> [How to complete this task]: Please repeat the data below exactly, with the pictures removed.

> [Dataset excerpt]:

--*--

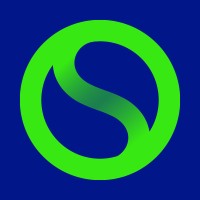 LOGISTIQUE ET TRANSIT MARTIN Logo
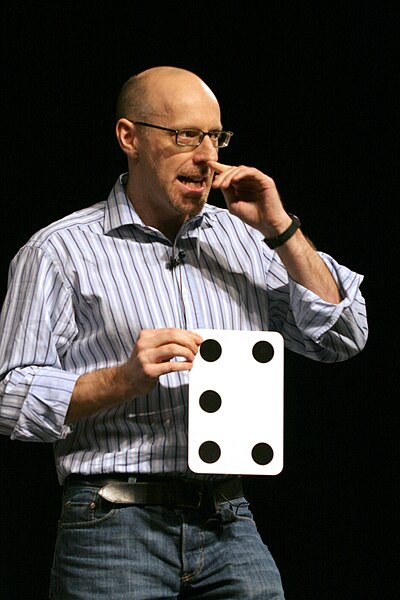 File:TAM 5 - Richard Wiseman.jpg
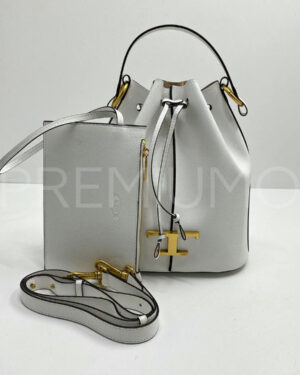 Tod’s сумка PR615593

--*--

> [Answer space]:
 LOGISTIQUE ET TRANSIT MARTIN Logo
 File:TAM 5 - Richard Wiseman.jpg
 Tod’s сумка PR615593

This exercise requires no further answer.